● Exercise requirements: The records below need to be set down again exactly; their images stay out.

----- Record excerpts -----

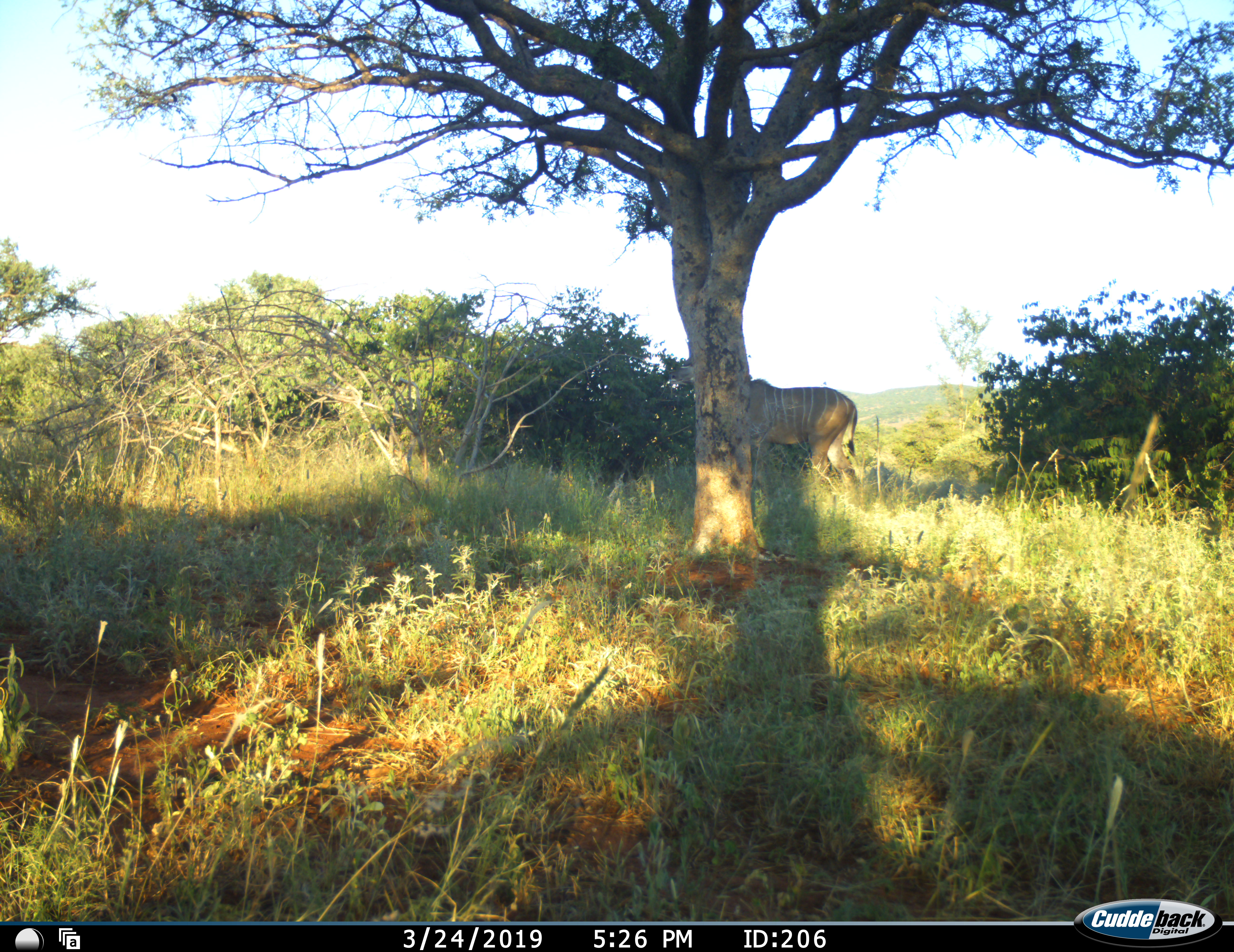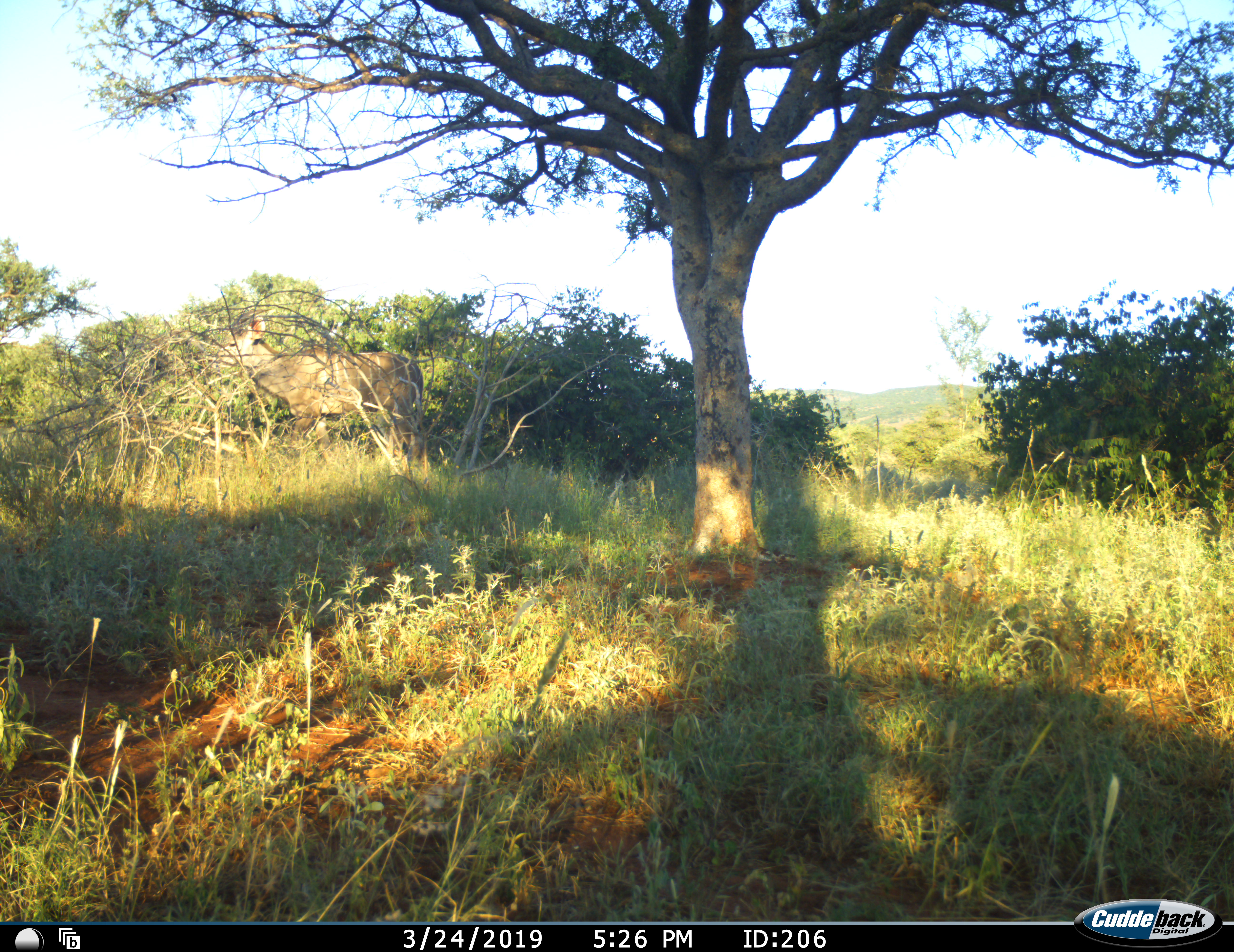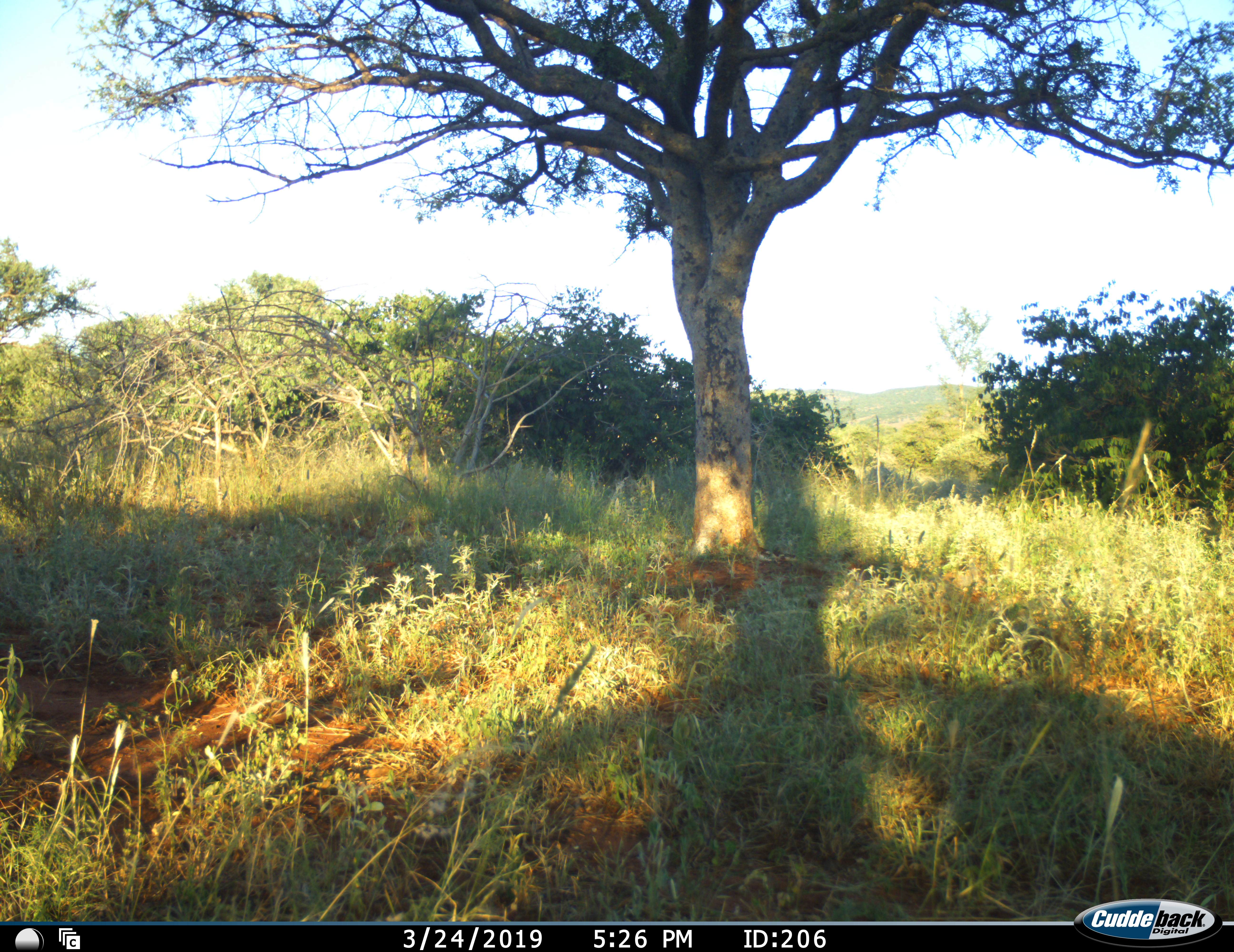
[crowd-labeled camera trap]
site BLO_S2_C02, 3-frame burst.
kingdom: Animalia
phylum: Chordata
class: Mammalia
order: Artiodactyla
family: Bovidae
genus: Tragelaphus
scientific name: Tragelaphus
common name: kudu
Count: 1.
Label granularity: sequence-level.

-----

● Output:
[crowd-labeled camera trap]
site BLO_S2_C02, 3-frame burst.
kingdom: Animalia
phylum: Chordata
class: Mammalia
order: Artiodactyla
family: Bovidae
genus: Tragelaphus
scientific name: Tragelaphus
common name: kudu
Count: 1.
Label granularity: sequence-level.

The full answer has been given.